What the exercise asks: Collect each line of the listing below that contains the word "plum".

Material provided:
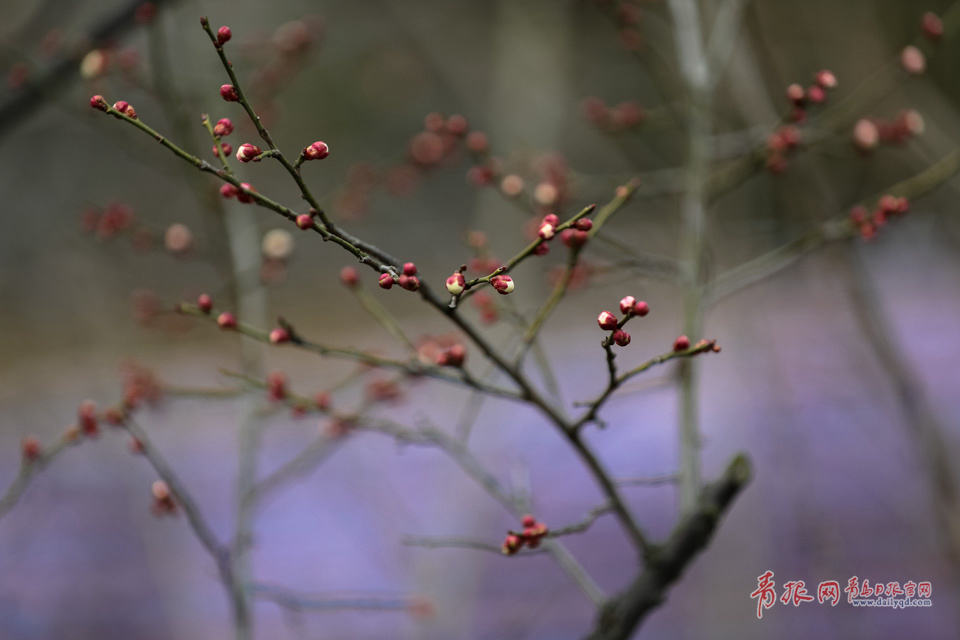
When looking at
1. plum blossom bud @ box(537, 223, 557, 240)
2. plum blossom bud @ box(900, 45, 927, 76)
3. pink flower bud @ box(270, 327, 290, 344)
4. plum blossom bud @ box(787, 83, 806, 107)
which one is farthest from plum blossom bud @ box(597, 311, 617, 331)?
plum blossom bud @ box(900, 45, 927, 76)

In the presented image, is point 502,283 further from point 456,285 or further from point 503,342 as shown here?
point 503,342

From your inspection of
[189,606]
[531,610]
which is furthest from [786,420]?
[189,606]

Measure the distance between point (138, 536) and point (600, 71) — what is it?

--

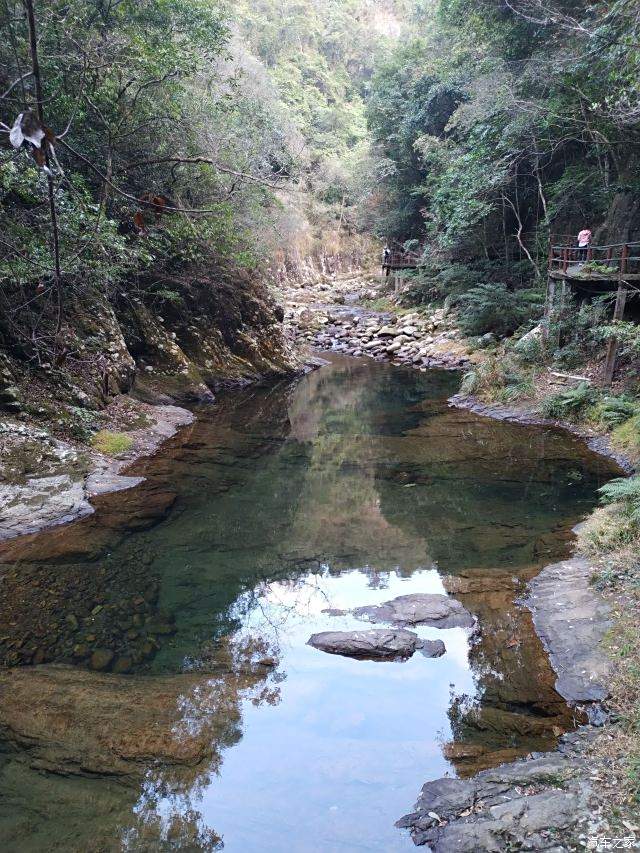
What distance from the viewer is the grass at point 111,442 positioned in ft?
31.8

Solved exercise:
1. plum blossom bud @ box(537, 223, 557, 240)
2. plum blossom bud @ box(900, 45, 927, 76)
4. plum blossom bud @ box(787, 83, 806, 107)
which one is farthest from plum blossom bud @ box(597, 311, 617, 331)?
plum blossom bud @ box(900, 45, 927, 76)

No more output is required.